begin Given passage

Velocity Reviews

Velocity Reviews (http://www.velocityreviews.com/forums/index.php)
-   Perl Misc (http://www.velocityreviews.com/forums/f67-perl-misc.html)
-   -   a backreference problem? (http://www.velocityreviews.com/forums/t882047-a-backreference-problem.html)

Geoff Cox 08-23-2003 09:53 PM

a backreference problem?
 
Hello,

I can use

$string =~ /="(.*)"\.doc/;
print $1;

which will get "docs/path/word"
from <a href="docs/path/word.doc">link to word doc</a> (A)

But! What if I have a file with say 100 lines similar to A above? How
do I deal with multiple values of $1?

Cheers

Geoff




Tad McClellan 08-23-2003 10:23 PM

Re: a backreference problem?
 
Geoff Cox <geoff.cox@blueyonder.co.uk> wrote:

> I can use
>
> $string =~ /="(.*)"\.doc/;
> print $1;



Yes, but you shouldn't.

You should never use the dollar-digit variables unless you
have first ensured that the match _succeeded_.


if ( $string =~ /="(.*)"\.doc/ )
{ print $1 }


--
Tad McClellan SGML consulting
tadmc@augustmail.com Perl programming
Fort Worth, Texas

Tad McClellan 08-23-2003 10:29 PM

Re: a backreference problem?
 
Geoff Cox <geoff.cox@blueyonder.co.uk> wrote:


> $string =~ /="(.*)"\.doc/;

^^^
^^^
> which will get "docs/path/word"

^^^^^^^^
^^^^^^^^ No it won't.


> from <a href="docs/path/word.doc">link to word doc</a> (A)



Your pattern requires a double quote before a dot.

The string does not contain a double quote before a dot.

The match must fail, and $1 will *not* be set, it will be left
with the same value that it had before the match was attempted.


> But! What if I have a file with say 100 lines similar to A above? How
> do I deal with multiple values of $1?



It depends on what "deal with" means when you say it.

The answer would probably involve one of Perl's looping constructs
and/or aggregate data types.

end Given passage
begin Data excerpts

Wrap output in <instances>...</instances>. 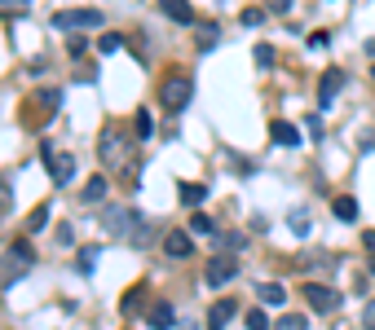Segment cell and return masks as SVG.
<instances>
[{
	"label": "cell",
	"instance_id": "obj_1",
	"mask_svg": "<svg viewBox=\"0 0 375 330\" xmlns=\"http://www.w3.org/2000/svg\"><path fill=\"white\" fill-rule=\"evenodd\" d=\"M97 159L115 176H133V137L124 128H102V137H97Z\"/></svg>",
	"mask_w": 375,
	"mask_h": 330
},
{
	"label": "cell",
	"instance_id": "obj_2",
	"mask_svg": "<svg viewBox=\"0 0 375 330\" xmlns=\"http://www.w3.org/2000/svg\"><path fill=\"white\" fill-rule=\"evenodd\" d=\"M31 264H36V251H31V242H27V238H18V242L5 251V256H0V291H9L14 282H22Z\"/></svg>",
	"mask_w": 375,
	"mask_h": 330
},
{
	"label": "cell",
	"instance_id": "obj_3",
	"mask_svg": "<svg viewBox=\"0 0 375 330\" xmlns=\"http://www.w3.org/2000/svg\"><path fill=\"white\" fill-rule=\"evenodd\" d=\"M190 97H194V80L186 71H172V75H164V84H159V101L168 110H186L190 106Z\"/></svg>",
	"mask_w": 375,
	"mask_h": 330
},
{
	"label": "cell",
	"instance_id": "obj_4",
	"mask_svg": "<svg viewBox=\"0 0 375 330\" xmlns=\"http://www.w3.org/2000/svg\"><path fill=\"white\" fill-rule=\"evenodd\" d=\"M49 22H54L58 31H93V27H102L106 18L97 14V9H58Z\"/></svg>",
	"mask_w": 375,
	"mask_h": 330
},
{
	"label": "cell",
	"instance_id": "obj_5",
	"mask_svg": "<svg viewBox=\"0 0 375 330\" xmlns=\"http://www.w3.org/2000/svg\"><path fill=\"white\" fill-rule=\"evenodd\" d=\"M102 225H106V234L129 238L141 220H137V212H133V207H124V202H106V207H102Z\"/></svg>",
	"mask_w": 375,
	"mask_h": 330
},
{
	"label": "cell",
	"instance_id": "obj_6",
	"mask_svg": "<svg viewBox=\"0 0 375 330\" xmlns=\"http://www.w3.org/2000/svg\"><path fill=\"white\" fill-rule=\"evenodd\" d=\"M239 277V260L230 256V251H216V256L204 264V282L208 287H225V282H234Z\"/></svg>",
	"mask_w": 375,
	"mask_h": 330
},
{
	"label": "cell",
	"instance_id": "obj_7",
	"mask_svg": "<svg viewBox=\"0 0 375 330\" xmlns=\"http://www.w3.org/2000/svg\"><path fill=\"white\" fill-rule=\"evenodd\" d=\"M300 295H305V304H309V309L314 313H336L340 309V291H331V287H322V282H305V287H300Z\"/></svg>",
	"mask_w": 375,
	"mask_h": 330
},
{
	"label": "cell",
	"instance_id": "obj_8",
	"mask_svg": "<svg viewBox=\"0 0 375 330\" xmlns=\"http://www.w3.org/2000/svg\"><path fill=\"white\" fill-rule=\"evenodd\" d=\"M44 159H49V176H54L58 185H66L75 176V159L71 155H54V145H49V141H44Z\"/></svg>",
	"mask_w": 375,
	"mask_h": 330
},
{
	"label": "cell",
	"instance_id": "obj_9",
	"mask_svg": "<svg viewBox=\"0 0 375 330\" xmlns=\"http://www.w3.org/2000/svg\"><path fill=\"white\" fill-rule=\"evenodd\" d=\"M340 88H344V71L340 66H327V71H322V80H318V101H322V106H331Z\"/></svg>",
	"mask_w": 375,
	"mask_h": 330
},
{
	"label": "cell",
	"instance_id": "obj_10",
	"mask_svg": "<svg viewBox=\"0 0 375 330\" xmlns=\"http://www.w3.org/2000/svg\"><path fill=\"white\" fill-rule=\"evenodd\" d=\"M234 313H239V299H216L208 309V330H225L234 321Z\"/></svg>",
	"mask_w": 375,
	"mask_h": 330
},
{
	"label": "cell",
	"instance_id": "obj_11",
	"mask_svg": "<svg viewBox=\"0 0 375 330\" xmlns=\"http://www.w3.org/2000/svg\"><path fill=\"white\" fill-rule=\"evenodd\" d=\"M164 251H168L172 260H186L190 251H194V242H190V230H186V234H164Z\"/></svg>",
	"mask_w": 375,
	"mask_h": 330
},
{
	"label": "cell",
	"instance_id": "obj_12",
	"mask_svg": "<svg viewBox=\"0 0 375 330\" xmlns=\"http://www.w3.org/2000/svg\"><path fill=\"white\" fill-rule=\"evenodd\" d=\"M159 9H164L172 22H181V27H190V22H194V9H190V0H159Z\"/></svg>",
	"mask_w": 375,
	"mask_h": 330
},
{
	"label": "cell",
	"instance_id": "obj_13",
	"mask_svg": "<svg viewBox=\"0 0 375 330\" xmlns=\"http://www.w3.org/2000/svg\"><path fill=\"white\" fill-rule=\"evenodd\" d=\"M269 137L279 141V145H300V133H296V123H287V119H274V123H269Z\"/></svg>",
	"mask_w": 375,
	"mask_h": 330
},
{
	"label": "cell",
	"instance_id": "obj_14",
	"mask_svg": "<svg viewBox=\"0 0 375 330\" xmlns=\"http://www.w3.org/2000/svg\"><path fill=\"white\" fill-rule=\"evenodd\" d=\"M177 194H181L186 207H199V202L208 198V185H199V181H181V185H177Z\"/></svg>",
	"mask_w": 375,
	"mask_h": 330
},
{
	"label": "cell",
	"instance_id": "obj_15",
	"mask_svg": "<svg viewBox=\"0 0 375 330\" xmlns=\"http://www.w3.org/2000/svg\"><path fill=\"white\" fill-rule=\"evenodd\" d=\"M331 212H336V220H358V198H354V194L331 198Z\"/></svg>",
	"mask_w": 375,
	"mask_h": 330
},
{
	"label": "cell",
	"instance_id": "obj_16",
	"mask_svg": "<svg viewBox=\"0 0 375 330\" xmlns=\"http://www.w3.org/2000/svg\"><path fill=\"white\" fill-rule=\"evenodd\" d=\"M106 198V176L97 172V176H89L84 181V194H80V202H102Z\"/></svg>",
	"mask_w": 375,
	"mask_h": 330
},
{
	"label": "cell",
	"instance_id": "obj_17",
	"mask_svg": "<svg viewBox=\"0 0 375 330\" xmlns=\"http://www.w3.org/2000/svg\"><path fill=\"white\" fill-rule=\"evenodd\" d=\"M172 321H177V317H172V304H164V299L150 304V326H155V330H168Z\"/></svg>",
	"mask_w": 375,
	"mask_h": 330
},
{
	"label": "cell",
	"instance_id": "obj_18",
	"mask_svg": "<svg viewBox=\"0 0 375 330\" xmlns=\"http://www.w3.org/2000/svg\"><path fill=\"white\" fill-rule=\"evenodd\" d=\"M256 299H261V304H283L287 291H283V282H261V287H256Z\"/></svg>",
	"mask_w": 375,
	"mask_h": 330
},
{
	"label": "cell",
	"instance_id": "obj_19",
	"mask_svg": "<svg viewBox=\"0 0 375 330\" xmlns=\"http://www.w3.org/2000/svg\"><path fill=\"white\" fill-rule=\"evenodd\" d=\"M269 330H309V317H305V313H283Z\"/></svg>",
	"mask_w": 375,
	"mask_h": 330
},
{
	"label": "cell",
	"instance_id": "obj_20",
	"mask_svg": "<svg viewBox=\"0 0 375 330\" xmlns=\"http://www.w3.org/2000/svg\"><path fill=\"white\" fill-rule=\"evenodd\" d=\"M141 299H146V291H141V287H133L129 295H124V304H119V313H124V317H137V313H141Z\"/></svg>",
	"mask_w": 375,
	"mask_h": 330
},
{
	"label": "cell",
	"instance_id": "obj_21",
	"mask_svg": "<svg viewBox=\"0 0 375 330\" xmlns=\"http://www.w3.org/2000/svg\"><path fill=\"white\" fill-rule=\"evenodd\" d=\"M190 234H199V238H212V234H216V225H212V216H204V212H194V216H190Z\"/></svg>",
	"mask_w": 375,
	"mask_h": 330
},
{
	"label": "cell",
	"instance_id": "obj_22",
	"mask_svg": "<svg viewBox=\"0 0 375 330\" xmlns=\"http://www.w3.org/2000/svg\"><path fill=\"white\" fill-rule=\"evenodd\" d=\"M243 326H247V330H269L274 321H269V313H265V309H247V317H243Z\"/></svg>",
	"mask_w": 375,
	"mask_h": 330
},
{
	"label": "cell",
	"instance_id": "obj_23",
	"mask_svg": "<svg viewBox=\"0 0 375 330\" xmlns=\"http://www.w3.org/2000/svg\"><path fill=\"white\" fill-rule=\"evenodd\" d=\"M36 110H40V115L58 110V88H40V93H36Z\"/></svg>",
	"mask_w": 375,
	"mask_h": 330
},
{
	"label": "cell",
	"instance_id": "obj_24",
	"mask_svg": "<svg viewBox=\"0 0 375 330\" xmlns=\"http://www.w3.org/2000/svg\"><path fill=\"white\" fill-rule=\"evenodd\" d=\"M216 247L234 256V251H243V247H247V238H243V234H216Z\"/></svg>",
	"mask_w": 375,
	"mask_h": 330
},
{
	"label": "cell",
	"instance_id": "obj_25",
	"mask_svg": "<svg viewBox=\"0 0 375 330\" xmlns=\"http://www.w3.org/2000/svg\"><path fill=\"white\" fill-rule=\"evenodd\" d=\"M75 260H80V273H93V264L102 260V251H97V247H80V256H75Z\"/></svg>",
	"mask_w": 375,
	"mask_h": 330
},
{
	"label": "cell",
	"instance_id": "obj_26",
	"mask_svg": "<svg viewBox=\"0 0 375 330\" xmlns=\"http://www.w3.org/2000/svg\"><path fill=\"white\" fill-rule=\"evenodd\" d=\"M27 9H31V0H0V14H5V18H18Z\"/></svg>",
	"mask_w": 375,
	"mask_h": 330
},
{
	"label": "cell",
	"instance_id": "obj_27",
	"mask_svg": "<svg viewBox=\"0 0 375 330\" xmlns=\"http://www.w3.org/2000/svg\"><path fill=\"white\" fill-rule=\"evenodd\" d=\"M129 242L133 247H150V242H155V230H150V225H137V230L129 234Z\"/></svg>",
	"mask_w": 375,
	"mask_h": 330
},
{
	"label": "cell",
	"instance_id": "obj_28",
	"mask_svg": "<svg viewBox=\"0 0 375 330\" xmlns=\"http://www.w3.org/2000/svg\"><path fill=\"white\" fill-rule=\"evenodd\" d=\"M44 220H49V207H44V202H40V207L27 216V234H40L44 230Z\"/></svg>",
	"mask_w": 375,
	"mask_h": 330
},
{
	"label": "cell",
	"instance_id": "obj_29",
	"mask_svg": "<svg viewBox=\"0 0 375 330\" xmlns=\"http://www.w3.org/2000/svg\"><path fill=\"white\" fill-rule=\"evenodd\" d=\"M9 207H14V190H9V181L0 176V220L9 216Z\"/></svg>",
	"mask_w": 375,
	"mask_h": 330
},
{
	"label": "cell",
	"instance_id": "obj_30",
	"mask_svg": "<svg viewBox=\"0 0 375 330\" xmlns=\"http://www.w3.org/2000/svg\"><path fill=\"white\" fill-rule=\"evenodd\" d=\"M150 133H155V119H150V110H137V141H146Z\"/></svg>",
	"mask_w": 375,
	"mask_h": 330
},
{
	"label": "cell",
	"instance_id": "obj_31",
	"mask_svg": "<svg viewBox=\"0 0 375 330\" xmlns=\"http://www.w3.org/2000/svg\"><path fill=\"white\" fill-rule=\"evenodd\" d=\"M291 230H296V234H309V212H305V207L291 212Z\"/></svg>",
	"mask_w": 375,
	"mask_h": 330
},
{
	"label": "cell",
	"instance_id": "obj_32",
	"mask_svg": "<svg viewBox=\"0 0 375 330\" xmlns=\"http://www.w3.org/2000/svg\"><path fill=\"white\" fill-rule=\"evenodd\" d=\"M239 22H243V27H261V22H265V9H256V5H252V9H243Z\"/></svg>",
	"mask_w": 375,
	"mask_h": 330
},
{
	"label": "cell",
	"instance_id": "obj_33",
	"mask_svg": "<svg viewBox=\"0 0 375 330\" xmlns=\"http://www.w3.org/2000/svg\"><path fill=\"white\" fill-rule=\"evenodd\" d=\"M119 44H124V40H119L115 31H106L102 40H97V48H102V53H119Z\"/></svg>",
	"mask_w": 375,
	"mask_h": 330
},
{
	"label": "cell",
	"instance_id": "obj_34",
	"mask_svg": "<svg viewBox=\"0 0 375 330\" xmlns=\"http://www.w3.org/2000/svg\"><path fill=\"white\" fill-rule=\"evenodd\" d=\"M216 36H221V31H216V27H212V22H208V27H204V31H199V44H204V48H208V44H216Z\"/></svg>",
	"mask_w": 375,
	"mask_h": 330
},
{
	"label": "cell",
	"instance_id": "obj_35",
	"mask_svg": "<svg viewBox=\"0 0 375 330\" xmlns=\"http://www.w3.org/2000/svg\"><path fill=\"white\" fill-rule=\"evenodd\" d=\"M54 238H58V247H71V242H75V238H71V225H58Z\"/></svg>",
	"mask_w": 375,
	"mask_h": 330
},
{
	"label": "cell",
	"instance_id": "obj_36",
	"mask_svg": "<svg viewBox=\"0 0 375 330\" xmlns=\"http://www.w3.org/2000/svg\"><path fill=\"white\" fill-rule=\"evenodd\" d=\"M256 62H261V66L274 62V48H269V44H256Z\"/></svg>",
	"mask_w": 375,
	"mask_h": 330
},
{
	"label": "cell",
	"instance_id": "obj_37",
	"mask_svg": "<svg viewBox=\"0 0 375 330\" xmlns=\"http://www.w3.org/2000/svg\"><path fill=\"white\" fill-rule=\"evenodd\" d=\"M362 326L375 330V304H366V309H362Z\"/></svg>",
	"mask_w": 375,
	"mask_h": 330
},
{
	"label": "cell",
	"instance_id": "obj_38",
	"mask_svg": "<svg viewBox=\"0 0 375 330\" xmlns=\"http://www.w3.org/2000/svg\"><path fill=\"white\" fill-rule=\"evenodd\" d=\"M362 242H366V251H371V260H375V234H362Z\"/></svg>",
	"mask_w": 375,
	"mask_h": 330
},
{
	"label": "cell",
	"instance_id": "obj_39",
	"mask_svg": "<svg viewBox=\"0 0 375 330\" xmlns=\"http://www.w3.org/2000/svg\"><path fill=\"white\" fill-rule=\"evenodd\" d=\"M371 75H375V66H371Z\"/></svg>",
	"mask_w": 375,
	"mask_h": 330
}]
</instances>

end Data excerpts

→ **Problems and tasks**
1) Please list every post in the Perl backreference thread, giving each one's author and the date and time shown with it.
2) Write a continuation of the Perl backreference thread, picking up right after its final sentence.

→ **The results**
1)
- Geoff Cox, 08-23-2003 09:53 PM
- Tad McClellan, 08-23-2003 10:23 PM
- Tad McClellan, 08-23-2003 10:29 PM

2)
We would need a better question in order to give a better answer.

If "deal with" means "print dollar one" for instance, then the
answer would be "use a while(<FILE>) loop".


--
Tad McClellan SGML consulting
tadmc@augustmail.com Perl programming
Fort Worth, Texas

Peter Cooper 08-23-2003 11:05 PM

Re: a backreference problem?
 
"Geoff Cox" <geoff.cox@blueyonder.co.uk> wrote:
> which will get "docs/path/word"
> from <a href="docs/path/word.doc">link to word doc</a> (A)
>
> But! What if I have a file with say 100 lines similar to A above? How
> do I deal with multiple values of $1?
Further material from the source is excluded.